_Task to carry out_
Retype the entries below exactly, and keep every picture out of your version.

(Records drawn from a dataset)
== Segment start ==
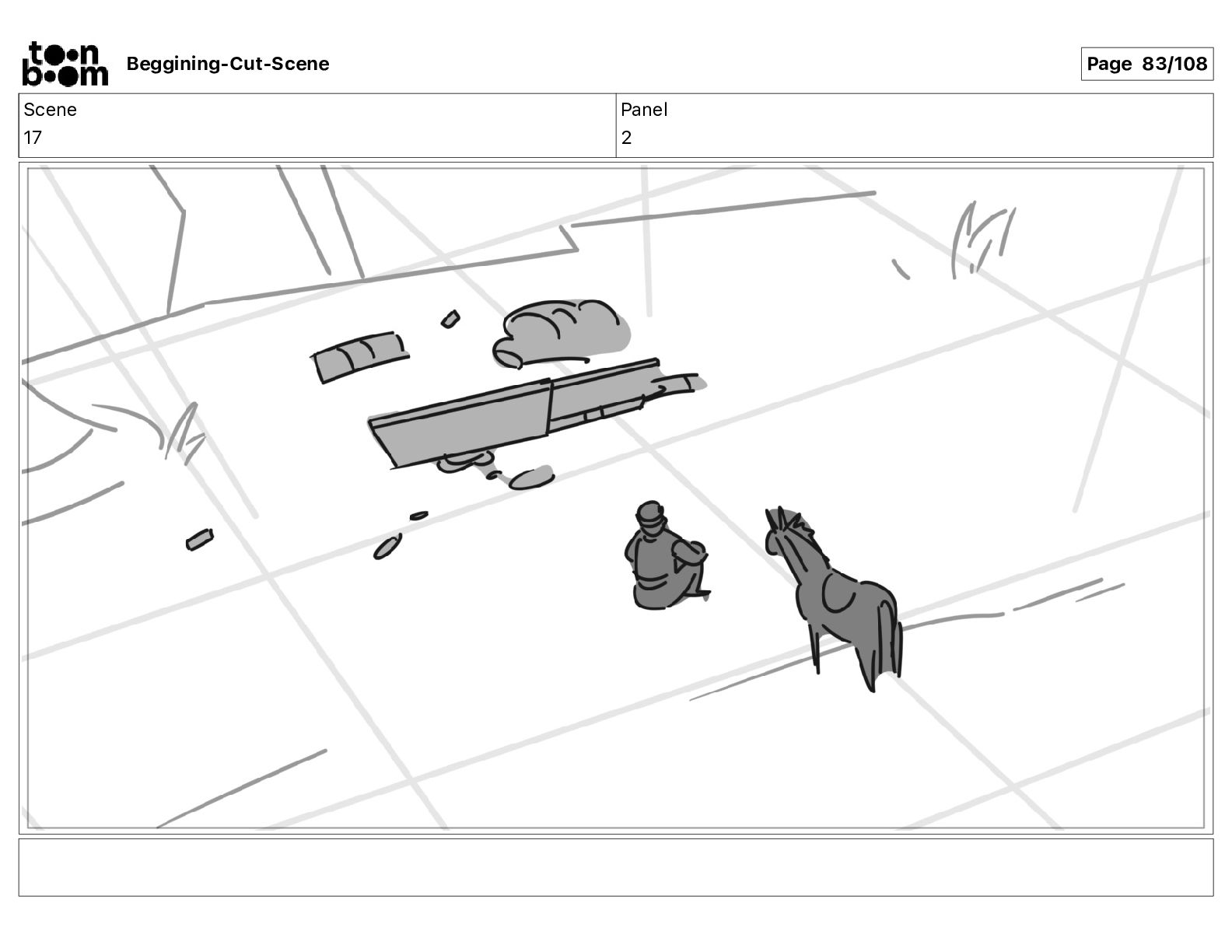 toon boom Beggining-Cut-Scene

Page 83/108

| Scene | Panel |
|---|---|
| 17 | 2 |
== Segment end ==
_Solution_
 toon boom Beggining-Cut-Scene

Page 83/108

| Scene | Panel |
|---|---|
| 17 | 2 |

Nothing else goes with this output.